Show Abstract | Download Original | Original Source | Check in Google Scholar | DOI: 10.46808/mik.v4i3.202

Abstract

Life Expectancy (LE) is one of the key indicators in assessing the quality of health in a region. This study aims to analyze the distribution patterns of LE in Indonesia from 2020 to 2023 using the K-Means Clustering algorithm.

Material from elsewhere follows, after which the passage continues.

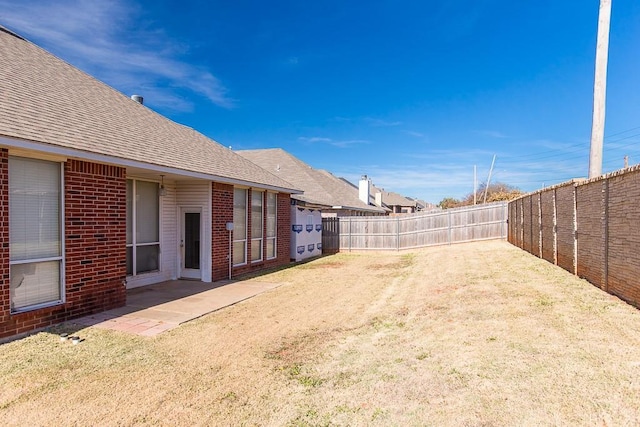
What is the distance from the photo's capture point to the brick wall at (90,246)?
20.4 ft

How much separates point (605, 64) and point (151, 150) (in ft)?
42.3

The data used includes LE from all provinces in Indonesia during this period, sourced from secondary data provided by the Central Bureau of Statistics (BPS). This research adopts a quantitative descriptive approach with a population comprising all provinces in Indonesia for the years 2020-2023. The analysis results indicate that provinces can be grouped into three clusters based on LE levels: high LE cluster (C1), moderate LE cluster (C2), and low LE cluster (C3). High LE clusters, such as DKI Jakarta and Bali, demonstrate good healthcare infrastructure, high education levels, and effective government programs. Conversely, low LE clusters, such as Central Kalimantan and North Sumatra, face challenges such as limited access to healthcare services, low education levels, and high poverty rates. This study recommends the development of healthcare infrastructure, equitable distribution of healthcare resources, and the enhancement of health education programs in low LE regions to reduce disparities across regions.